# Vanilla Gingerbread Development.



## NickxxSfk (Dec 20, 2011)

Anyone know how to make Vanilla Gingerbread ROMs similar to Liquid AOSP and OMGB? Like where I should get the source and how to compile on Linux. Support has been dropped on those and I'm looking to bring it back. But noone has been able to help So far. PM me if you can. 
Happy Dev'ing 

Sent from my Desensed Tbolt


----------



## 00negative (Jul 25, 2011)

You might try the general forum of rootzwiki and look through tutorials and development sections, would probably have more luck there since a lot of the devs have moved on from the thunderbolt to other devices at this point. Or try the thunderbolt irc.
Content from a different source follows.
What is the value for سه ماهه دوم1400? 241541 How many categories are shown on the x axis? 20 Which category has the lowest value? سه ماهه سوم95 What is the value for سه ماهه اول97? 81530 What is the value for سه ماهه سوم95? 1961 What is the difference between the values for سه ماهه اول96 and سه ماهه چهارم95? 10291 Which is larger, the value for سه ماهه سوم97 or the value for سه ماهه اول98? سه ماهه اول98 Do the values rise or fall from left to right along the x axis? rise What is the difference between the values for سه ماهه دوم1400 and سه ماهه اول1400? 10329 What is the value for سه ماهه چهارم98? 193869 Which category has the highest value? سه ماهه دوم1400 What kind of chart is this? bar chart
Sent from my iPhone 4s using Tapatalk


----------



## admiralspark (Sep 26, 2011)

Did you just want the source itself? I always found it was easier to begin building from CM7's source, using Slayher's port. Or, just use the repo tool to mirror the source code from the aforementioned roms?
Remember, make sure to contact the developers to notify them of your decision to use their code and credit them for what they do in your first post, but the entirety of Android uses the gplv2 and apache licenses, so you can legally use it for what you like.


----------



## NickxxSfk (Dec 20, 2011)

I just wanna do an aosp like OMGB but updated with fixes. Since it was dropped in July of last year. Looking at the source it looks updated. Ill message them and ask if I can build off their source. I just gotta have someone help me compile build and sync it. I'm just gonna assume what I know is all wrong because it never works.know anyone who can help?
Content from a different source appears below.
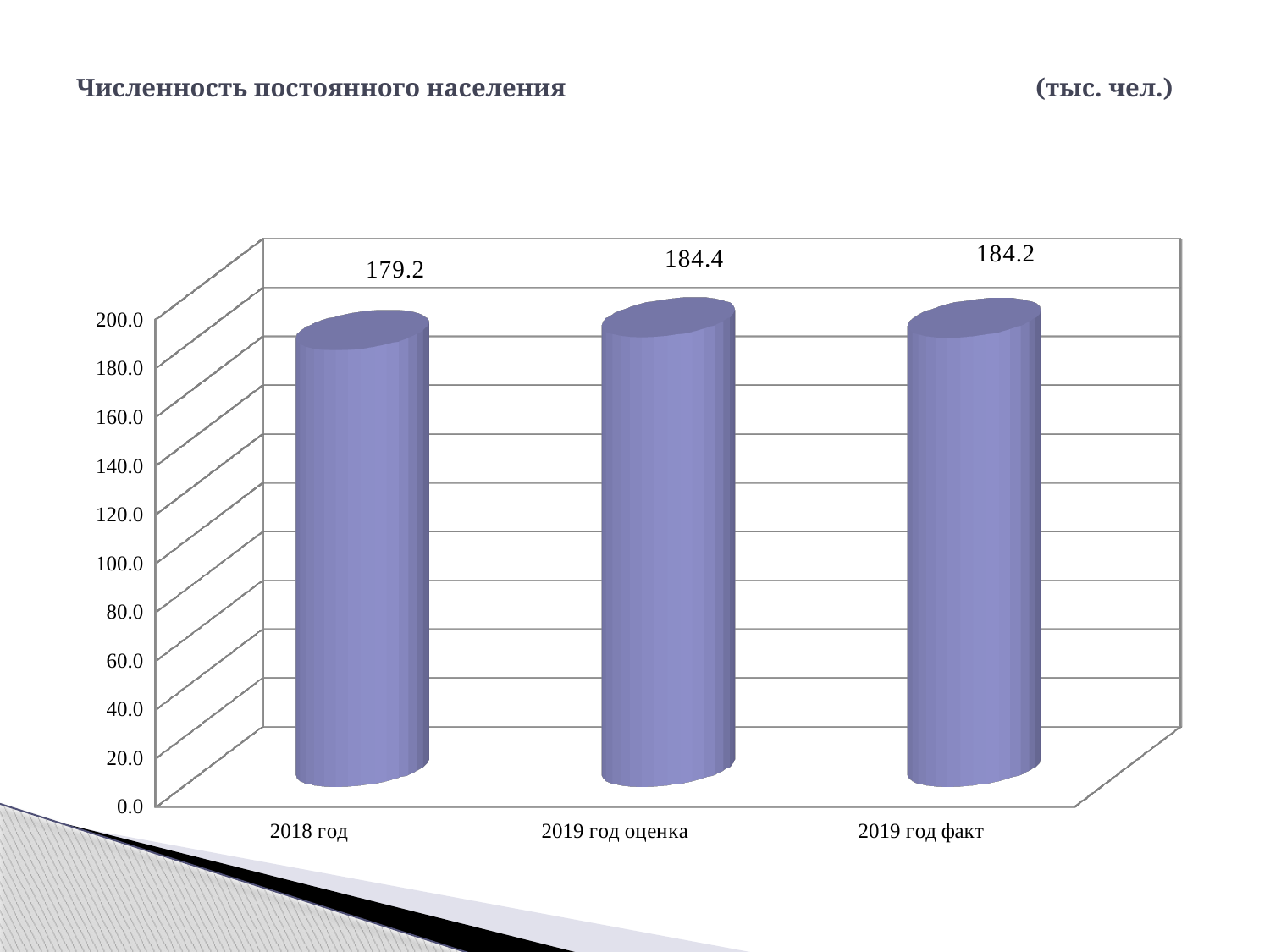
How many categories are shown on the chart? 3 What is the difference between the values for 2019 год оценка and 2019 год факт? 0.2 What is the title of the chart on the slide? Численность постоянного населения (тыс. чел.) Which category has the highest value according to the data labels? 2019 год оценка Which is larger, the value for 2018 год or the value for 2019 год факт? 2019 год факт What is the value for 2019 год оценка? 184.4 What is the value for 2018 год? 179.2 Which category has the lowest value? 2018 год Is the value for 2018 год greater or less than 160.0? greater What is the difference between the values for 2019 год оценка and 2018 год? 5.2 What kind of chart is shown on the slide? bar chart What is the value for 2019 год факт? 184.2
Sent from my Desensed Tbolt


----------



## tanknspank (Jun 10, 2011)

yeah, your best bet would be updating OMGB, as porting the ril itself to aosp source, even with slayher and xoomdev already doing it, would be quite an achievement.

Sent from my Transformer TF101 using Tapatalk


----------



## theMichael (Aug 26, 2011)

tanknspank said:


> yeah, your best bet would be updating OMGB, as porting the ril itself to aosp source, even with slayher and xoomdev already doing it, would be quite an achievement. Sent from my Transformer TF101 using Tapatalk


+1


----------



## Turd Furguson (Dec 19, 2011)

If you are planning on trying this out, make sure you save everything you can. ProTekk nuked his repo for CM7 and is focusing on AOKP moving forward.


----------



## NickxxSfk (Dec 20, 2011)

Turd Furguson said:


> If you are planning on trying this out, make sure you save everything you can. ProTekk nuked his repo for CM7 and is focusing on AOKP moving forward.


I noticed that when I tried to sync his repo...lol

Sent from my Desensed Tbolt


----------



## CHP (Jul 13, 2011)

http://source.android.com/source/initializing.html

Might this help?


----------



## NickxxSfk (Dec 20, 2011)

Already have a build environment. Sorta. I got permission to use the OMGB source. So ill work on it tomorrow if anyone wants to hit me up 

Sent from my Desensed Tbolt


----------



## admiralspark (Sep 26, 2011)

Nick, I have a beast for compiling here, I'll build/test for you. 
If you could open a github and make a branch for your build, we could all help build it too.


----------



## NickxxSfk (Dec 20, 2011)

Sounds good!

Sent from my Desensed Tbolt


----------